*Data provided*
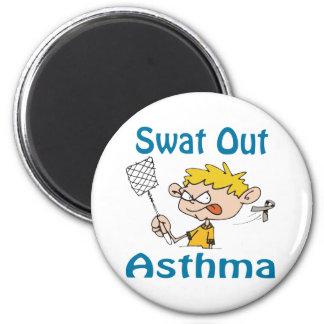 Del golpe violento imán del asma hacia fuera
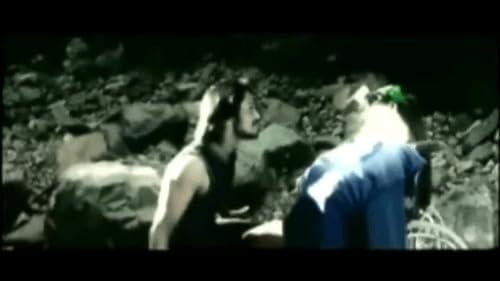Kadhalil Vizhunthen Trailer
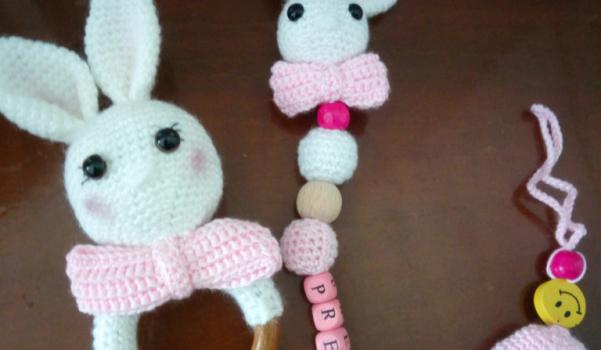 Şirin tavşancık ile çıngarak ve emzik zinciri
--
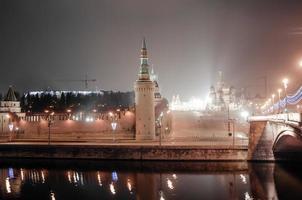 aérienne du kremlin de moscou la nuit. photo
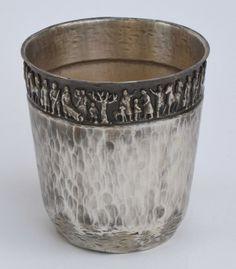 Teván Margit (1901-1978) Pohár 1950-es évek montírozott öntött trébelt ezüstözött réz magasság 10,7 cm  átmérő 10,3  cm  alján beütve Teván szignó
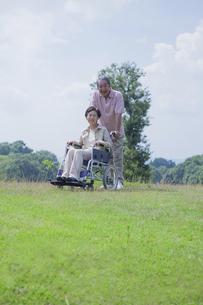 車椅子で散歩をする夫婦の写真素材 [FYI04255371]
...
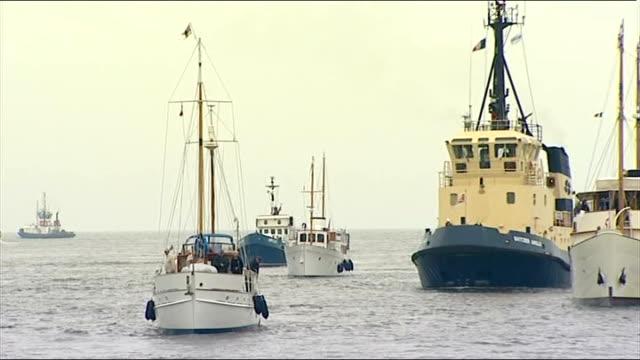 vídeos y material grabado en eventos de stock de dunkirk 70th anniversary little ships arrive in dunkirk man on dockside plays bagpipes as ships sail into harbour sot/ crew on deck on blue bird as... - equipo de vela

*Exercise requirements*
Would you restate, exactly and with no pictures, the lines of the entries above from the one containing "Del golpe violento imán del asma hacia fuera" through the one containing "Şirin tavşancık ile"?

*Task answer*
 Del golpe violento imán del asma hacia fuera
Kadhalil Vizhunthen Trailer
 Şirin tavşancık ile çıngarak ve emzik zinciri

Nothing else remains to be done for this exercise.